Medical-monitoring class actions much less convoluted than Valsartan have usually “founder[ed] for lack of cohesion” when brought under Rule 23(b)(2), and for failure of factual predominance if brought under Rule 23(b)(3). Gates, 655 F.3d at 264, 270 (affirming denial of certification for medical-monitoring class under both sections of Rule 23); see Barnes, 161 F.3d at 143 (same, solely under Rule 23(b)(2), for medical-monitoring class). As the American Law Institute pointed out when it addressed medical monitoring class actions:
The question of liability, however, will turn on particular facts of each individual’s claimed exposure − for instance, the magnitude of their respective exposures (relative to the level that would warrant medical monitoring). . . . This individual inquiry will control the outcome of the proceedings, regardless of whether applicable substantive law requires physical injury beyond exposure alone, or, alternatively, recognizes an entitlement to medical monitoring in the absence of physical injury. Because the liability inquiry turns on the individual circumstances of exposure for the particular persons involved, aggregate treatment is unwarranted. . . . Even when medical-monitoring claims are allowed, there is no basis for aggregating claims that ultimately rely on individual considerations to prove liability.

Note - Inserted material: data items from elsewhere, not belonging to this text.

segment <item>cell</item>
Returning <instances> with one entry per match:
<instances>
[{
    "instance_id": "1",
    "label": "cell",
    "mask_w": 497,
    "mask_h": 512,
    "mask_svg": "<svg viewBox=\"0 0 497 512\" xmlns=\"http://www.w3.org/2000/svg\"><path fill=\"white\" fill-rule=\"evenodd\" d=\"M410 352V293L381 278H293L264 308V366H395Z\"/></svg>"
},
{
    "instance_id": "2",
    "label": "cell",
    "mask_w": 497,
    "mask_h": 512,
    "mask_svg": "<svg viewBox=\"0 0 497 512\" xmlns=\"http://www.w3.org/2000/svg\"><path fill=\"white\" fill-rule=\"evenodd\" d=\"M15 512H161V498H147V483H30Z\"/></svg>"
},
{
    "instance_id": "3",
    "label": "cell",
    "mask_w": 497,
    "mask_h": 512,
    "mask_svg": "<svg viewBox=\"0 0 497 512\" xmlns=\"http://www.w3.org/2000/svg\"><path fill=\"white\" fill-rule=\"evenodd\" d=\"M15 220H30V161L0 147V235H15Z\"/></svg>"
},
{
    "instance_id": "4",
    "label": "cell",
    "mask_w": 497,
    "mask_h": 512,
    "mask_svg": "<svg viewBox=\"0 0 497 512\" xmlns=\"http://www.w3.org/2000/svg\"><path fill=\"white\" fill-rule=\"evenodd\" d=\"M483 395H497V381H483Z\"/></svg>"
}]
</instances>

ALI, Principles of the Law of Aggregate Litigation §2.04, comment b (2010).
Thus, our limited examination of Valsartan concerning medical monitoring − the class certification issue that we know the best − demonstrates that the decision: (1) fragrantly violated jurisprudential limits on expansive predictions of state law; (2) included states that outright reject no-injury medical monitoring; (3) papered over dramatic state-by-state differences even among states permitting no-injury medical monitoring; and (4) ultimately ignored even the one case (Redland Soccer) it purported to rely on, in favor of a minimal “possibility” of “increased risk”/”fear” standard that is not the law of any jurisdiction in the United States.

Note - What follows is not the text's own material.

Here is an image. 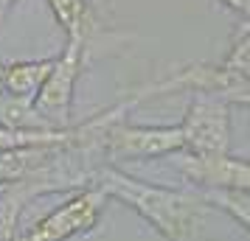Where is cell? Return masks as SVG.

We fully expect, that if we picked through the other purported “state law” aspects of the sprawling Valsartan opinion with the same thoroughness − economic loss claims, third-party payor liability, consumer protection, unjust enrichment, etc. – we’d find similarly novel theories, ignored state-law differences, avoidance of inconvenient legal elements, and lowering of standards of proof that we found with that decision’s medical monitoring analysis.
We did look for the never-been-adopted-anywhere “express warranty” claim based on the mere listing of certain drugs in the “Orange Book” that we previously criticized as unprecedented, and thus totally contrary to the role of federal courts in diversity cases. Sure enough, we found it front-and center in the “predominance” discussion of the economic loss class. Valsartan, 2023 WL 1818922, at *23 (“these central issues revolve around defendants’ conduct of asserting that the [drugs] were the chemical equivalent of the patented reference listed drug [RFL] in the Orange Book”). Thus, a theory of liability that has not been adopted by any state appears to be the linchpin of the economic loss class certification in Valsartan.

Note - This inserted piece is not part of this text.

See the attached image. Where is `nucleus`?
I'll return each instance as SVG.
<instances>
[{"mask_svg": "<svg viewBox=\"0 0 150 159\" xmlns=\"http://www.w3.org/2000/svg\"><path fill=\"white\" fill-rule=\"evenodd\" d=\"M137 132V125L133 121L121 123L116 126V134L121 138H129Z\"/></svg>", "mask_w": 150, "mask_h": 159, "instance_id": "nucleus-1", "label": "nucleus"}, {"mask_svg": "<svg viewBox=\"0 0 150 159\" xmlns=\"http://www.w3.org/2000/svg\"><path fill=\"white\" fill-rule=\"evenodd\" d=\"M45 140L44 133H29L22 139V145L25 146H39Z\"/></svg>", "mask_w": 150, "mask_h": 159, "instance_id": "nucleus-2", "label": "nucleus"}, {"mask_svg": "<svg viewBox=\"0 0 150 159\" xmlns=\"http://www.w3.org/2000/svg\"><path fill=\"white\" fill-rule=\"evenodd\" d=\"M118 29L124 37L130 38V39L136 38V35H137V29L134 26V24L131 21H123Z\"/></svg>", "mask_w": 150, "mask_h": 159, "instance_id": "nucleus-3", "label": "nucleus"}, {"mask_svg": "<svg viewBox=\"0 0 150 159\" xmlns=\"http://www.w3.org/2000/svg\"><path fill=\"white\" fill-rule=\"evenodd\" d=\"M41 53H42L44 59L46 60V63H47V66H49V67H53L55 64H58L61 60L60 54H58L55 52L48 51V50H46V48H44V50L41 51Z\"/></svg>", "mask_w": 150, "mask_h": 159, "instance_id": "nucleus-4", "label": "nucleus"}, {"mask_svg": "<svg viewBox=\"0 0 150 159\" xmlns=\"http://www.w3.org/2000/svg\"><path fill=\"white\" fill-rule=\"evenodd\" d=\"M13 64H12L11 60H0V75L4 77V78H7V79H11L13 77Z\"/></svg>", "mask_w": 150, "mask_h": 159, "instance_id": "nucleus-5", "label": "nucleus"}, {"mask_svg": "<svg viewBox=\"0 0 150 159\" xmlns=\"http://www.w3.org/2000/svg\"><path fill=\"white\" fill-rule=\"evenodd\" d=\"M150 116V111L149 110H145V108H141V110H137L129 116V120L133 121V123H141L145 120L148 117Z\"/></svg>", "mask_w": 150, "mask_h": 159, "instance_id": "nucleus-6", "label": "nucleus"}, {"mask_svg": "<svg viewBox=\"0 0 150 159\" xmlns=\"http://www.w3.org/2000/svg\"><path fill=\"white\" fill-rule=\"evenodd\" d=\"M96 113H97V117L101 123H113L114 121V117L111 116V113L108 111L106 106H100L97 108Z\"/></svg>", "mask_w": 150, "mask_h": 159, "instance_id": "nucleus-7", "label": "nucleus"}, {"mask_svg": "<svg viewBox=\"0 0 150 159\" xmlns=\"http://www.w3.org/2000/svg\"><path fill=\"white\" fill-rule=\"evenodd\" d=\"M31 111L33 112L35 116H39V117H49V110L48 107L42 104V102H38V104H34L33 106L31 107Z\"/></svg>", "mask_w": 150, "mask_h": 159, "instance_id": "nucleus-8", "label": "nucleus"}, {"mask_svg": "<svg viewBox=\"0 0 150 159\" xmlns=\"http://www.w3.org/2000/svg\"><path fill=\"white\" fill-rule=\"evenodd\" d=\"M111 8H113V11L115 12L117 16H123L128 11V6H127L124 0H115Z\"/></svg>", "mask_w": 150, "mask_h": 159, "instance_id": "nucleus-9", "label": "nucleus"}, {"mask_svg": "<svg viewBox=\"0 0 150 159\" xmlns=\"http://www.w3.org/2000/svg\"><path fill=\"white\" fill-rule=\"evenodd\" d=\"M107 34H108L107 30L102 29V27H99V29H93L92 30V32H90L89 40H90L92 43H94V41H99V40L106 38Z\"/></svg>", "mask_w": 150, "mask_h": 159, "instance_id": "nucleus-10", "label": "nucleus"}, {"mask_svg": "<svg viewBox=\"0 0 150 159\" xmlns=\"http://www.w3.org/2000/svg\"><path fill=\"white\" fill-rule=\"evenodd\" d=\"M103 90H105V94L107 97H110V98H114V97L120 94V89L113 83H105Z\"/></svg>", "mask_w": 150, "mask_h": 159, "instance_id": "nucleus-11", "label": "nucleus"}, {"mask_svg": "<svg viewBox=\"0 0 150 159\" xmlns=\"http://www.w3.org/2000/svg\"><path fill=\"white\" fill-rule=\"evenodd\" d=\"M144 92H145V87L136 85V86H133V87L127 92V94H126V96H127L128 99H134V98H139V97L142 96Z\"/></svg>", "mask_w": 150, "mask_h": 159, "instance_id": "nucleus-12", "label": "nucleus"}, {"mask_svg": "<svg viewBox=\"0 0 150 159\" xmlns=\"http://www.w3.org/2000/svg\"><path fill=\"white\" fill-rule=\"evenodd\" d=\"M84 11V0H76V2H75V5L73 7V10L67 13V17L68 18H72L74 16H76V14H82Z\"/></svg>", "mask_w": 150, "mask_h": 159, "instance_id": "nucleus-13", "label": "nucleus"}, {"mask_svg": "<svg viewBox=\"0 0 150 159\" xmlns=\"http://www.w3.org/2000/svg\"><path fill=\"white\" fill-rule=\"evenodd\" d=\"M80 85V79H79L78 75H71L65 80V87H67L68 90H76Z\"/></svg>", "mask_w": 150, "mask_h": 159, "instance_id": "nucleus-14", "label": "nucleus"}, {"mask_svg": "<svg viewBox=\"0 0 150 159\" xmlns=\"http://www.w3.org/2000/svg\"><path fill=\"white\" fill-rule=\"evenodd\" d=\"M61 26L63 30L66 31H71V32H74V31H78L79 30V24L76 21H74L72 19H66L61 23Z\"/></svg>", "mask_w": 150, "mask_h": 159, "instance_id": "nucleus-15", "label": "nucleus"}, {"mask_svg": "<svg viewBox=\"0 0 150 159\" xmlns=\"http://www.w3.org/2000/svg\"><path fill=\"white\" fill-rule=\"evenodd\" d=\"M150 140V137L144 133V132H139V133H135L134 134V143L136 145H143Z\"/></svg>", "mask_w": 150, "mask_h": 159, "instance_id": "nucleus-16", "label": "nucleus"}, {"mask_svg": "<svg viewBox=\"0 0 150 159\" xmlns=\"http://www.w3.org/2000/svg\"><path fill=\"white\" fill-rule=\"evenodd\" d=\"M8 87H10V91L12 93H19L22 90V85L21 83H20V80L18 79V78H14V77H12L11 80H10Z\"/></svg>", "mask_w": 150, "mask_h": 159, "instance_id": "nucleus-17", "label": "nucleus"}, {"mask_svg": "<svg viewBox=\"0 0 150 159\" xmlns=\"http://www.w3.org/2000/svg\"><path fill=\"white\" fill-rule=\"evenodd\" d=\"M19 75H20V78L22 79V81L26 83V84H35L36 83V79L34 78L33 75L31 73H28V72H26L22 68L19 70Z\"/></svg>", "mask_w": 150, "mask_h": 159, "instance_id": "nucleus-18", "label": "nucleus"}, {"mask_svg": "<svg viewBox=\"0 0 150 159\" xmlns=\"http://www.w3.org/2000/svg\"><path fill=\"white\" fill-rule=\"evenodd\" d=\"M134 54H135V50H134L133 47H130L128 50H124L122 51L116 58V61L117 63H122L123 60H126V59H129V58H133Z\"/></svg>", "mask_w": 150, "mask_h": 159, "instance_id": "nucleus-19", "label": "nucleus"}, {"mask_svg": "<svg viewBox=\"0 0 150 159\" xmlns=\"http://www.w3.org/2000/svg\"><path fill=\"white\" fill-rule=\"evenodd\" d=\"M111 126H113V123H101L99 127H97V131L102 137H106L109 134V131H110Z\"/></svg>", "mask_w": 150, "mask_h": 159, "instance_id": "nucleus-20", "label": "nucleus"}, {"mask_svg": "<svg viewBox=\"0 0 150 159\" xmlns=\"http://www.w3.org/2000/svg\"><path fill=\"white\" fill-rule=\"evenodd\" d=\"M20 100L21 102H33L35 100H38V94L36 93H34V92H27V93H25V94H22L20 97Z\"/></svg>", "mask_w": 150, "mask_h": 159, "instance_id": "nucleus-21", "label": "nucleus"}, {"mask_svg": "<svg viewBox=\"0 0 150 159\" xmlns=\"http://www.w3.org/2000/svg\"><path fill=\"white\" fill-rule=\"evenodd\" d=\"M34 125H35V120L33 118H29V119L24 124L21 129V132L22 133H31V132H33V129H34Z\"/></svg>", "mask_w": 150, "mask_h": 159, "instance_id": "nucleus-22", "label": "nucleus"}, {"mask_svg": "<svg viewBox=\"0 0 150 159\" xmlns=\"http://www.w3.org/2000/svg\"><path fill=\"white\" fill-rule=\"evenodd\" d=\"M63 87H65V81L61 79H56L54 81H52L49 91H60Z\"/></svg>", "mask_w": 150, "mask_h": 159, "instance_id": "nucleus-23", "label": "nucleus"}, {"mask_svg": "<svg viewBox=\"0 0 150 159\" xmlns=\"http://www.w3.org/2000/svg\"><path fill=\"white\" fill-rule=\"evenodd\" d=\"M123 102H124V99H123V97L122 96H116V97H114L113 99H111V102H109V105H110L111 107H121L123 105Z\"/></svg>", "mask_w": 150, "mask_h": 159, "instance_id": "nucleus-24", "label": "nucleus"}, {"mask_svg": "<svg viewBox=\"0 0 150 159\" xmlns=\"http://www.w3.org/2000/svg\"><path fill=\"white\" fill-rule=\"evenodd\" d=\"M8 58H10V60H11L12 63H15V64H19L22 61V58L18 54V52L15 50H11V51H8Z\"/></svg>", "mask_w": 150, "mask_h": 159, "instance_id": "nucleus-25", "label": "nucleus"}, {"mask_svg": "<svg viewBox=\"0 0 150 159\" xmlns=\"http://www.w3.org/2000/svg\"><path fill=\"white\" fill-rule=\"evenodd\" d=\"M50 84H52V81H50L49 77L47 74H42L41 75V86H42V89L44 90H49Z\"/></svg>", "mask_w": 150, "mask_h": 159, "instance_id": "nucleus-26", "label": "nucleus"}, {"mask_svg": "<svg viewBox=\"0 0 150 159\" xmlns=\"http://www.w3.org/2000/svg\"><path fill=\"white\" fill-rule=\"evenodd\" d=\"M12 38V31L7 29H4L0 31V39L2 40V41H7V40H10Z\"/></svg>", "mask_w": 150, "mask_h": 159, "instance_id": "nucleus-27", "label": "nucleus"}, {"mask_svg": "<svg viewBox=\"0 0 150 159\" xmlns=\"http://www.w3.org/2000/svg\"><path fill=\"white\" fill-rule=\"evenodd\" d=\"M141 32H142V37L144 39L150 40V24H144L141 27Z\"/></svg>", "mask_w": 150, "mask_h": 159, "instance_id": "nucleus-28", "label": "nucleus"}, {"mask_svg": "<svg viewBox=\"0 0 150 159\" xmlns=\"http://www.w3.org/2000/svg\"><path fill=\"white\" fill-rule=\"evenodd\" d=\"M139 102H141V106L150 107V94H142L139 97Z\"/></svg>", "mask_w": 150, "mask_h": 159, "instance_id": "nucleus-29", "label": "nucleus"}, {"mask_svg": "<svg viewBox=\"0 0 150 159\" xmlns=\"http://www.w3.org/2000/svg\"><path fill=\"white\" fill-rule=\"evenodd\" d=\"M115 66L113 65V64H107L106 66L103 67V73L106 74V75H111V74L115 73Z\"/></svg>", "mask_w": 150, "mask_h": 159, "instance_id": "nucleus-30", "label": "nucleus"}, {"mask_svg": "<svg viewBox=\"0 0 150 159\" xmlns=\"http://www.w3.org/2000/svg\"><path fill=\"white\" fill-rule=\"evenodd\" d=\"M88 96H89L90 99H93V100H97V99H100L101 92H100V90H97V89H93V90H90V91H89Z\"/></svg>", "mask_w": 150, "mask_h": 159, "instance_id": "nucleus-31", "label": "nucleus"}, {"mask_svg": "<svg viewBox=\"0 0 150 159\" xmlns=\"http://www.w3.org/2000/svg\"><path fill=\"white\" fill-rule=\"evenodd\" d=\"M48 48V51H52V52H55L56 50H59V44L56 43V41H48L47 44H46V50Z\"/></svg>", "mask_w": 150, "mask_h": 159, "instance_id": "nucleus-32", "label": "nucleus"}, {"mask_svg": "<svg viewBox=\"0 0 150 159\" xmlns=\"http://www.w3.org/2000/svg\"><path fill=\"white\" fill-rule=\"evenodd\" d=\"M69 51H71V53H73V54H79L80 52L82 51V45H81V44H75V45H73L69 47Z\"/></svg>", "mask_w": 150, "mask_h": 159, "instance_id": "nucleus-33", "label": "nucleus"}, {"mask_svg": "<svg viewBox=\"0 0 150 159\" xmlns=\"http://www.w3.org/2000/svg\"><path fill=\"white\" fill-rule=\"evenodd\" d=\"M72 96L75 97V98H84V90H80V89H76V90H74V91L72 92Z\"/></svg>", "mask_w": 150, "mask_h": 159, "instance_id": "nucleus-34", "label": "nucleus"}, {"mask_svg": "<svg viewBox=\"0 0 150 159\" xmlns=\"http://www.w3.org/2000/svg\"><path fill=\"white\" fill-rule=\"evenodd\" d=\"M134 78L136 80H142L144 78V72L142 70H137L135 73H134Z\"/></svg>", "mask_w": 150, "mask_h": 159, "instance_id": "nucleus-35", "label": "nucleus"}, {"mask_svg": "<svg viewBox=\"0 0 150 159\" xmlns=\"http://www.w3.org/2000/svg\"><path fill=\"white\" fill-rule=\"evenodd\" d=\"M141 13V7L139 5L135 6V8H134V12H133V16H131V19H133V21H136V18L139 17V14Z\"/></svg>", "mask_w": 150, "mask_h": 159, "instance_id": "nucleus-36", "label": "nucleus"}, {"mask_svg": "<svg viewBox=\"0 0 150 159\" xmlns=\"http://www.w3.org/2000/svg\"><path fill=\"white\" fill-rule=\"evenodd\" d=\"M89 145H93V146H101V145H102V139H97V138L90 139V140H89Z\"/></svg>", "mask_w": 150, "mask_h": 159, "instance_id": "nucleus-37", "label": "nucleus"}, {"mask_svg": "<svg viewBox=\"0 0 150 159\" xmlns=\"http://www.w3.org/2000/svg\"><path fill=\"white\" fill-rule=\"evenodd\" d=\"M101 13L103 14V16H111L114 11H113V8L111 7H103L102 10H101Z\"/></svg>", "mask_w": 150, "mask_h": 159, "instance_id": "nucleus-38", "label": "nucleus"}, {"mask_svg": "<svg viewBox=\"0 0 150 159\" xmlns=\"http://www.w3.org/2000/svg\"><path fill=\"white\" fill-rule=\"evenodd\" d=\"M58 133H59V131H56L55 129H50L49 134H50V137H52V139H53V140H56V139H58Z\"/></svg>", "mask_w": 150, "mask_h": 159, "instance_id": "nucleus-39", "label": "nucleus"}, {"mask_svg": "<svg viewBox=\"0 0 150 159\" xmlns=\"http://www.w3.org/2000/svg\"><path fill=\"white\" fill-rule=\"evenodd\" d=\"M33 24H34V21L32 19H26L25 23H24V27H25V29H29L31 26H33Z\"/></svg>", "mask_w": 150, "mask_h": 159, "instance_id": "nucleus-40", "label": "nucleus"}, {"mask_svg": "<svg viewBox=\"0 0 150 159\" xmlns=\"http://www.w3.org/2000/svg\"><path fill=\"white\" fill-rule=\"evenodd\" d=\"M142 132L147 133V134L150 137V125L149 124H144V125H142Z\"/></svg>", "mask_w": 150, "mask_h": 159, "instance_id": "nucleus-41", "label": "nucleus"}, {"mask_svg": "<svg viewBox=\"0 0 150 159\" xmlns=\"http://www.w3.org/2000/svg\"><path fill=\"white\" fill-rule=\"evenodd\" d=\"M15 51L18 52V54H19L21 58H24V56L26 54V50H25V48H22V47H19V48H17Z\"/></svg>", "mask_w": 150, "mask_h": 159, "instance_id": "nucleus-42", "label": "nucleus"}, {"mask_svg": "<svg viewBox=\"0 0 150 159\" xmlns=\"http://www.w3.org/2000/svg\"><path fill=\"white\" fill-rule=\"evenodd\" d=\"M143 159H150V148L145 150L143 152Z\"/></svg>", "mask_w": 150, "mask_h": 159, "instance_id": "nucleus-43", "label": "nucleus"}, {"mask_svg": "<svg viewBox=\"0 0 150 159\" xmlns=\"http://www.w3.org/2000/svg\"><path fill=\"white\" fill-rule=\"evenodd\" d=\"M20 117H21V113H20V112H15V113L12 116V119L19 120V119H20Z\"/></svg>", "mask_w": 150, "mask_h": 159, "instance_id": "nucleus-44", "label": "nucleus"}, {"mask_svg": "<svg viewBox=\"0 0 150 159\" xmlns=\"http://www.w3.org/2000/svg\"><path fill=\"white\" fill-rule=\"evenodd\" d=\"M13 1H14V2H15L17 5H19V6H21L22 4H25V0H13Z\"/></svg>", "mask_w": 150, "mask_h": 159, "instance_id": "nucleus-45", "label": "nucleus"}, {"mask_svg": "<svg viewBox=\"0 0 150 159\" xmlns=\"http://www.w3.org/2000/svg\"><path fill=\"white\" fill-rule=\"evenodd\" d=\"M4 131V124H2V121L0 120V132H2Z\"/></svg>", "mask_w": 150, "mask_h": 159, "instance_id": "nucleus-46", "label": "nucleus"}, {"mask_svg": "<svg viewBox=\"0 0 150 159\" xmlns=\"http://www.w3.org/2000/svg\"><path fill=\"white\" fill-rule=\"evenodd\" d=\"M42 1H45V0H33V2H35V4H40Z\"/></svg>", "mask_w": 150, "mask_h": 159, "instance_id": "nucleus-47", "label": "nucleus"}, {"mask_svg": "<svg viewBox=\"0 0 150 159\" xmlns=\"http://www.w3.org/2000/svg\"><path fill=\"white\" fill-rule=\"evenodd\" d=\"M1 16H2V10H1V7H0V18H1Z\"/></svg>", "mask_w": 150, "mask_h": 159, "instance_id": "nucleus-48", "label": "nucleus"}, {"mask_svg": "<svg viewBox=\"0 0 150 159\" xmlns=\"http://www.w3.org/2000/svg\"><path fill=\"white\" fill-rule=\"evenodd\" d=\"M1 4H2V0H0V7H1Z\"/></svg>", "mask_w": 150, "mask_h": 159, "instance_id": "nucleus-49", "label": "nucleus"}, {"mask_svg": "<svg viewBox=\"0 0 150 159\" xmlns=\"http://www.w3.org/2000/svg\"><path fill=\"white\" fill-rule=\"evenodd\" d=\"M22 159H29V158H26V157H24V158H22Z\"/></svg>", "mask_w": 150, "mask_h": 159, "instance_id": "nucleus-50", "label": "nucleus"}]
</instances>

Valsartan is one of the most nakedly result-oriented mass tort decisions that we have ever read, and that’s saying something. We hope that the Valsartan defendants continue to resist the “hydraulic pressure on defendants to settle” that class certification creates − and here was intended to create. In re National Football League Players Concussion Injury Litigation, 775 F.3d 570, 586 (3d Cir. 2014). If they can, we see virtually no likelihood that this “abuse of discretion so vast” can survive eventual appellate review.